HOW TO COMPLETE THIS TASK
Retype the items from their start through the line containing "What is the average", reproducing every character unchanged.

DATA EXTRACTS
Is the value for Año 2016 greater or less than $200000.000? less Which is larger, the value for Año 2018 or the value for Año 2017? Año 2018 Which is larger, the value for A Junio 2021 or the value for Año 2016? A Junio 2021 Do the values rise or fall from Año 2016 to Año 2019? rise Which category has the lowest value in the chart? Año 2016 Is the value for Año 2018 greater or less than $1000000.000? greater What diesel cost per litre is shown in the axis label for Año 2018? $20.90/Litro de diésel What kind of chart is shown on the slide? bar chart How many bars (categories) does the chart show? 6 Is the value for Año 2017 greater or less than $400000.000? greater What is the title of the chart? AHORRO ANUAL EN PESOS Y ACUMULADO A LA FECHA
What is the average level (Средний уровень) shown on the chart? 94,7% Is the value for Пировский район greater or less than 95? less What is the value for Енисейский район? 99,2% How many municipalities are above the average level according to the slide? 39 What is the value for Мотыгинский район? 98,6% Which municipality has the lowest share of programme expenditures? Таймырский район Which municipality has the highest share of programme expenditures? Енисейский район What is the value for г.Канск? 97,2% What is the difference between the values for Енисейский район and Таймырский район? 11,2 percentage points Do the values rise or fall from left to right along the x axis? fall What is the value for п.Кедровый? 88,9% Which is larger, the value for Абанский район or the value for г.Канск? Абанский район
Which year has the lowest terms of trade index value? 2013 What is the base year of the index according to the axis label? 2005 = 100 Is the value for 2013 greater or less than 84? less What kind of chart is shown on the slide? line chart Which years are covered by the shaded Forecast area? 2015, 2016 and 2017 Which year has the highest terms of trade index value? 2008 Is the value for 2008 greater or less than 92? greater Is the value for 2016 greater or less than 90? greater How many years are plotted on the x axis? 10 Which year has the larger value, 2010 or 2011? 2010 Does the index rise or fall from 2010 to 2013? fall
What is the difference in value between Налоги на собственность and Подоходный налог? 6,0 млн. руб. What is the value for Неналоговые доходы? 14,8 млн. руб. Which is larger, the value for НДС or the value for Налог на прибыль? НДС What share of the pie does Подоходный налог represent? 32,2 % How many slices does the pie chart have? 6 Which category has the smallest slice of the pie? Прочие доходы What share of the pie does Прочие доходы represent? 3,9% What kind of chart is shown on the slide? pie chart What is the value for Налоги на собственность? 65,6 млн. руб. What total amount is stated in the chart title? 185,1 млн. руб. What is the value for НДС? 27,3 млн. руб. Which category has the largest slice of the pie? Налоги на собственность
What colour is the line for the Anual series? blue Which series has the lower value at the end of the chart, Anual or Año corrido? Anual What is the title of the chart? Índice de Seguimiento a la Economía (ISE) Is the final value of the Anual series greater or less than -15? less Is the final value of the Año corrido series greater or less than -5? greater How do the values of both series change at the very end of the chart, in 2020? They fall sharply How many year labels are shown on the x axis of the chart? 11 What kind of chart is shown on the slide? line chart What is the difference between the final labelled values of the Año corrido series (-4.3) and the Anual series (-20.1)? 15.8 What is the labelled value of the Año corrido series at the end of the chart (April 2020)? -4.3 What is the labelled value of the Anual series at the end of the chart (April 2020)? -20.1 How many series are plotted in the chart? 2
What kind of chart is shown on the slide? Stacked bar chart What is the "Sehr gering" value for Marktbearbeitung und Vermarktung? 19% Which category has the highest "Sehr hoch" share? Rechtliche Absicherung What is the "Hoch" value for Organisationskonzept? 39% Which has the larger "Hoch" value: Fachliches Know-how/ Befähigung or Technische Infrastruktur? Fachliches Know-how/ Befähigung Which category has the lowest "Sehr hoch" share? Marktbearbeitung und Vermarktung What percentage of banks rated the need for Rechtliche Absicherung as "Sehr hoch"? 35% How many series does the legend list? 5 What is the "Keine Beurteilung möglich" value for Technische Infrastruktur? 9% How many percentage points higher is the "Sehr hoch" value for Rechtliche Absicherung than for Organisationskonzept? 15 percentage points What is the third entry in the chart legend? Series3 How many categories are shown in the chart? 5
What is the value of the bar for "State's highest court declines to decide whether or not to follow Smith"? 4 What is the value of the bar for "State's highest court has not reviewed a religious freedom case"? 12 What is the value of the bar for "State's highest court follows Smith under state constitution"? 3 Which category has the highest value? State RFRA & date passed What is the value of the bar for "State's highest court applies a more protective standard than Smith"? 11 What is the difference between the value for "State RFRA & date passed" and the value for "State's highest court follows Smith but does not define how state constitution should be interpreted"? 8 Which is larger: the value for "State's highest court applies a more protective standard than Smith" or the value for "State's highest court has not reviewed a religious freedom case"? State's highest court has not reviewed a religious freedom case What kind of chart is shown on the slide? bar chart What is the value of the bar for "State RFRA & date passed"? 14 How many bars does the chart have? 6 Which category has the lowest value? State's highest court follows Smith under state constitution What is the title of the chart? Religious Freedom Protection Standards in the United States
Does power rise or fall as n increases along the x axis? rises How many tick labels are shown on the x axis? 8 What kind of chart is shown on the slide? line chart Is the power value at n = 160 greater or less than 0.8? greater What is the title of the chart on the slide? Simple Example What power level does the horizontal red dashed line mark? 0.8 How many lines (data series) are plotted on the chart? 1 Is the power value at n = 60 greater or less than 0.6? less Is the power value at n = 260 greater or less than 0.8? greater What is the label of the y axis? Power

WORKED SOLUTION
Is the value for Año 2016 greater or less than $200000.000? less Which is larger, the value for Año 2018 or the value for Año 2017? Año 2018 Which is larger, the value for A Junio 2021 or the value for Año 2016? A Junio 2021 Do the values rise or fall from Año 2016 to Año 2019? rise Which category has the lowest value in the chart? Año 2016 Is the value for Año 2018 greater or less than $1000000.000? greater What diesel cost per litre is shown in the axis label for Año 2018? $20.90/Litro de diésel What kind of chart is shown on the slide? bar chart How many bars (categories) does the chart show? 6 Is the value for Año 2017 greater or less than $400000.000? greater What is the title of the chart? AHORRO ANUAL EN PESOS Y ACUMULADO A LA FECHA
What is the average level (Средний уровень) shown on the chart? 94,7% Is the value for Пировский район greater or less than 95? less What is the value for Енисейский район? 99,2% How many municipalities are above the average level according to the slide? 39 What is the value for Мотыгинский район? 98,6% Which municipality has the lowest share of programme expenditures? Таймырский район Which municipality has the highest share of programme expenditures? Енисейский район What is the value for г.Канск? 97,2% What is the difference between the values for Енисейский район and Таймырский район? 11,2 percentage points Do the values rise or fall from left to right along the x axis? fall What is the value for п.Кедровый? 88,9% Which is larger, the value for Абанский район or the value for г.Канск? Абанский район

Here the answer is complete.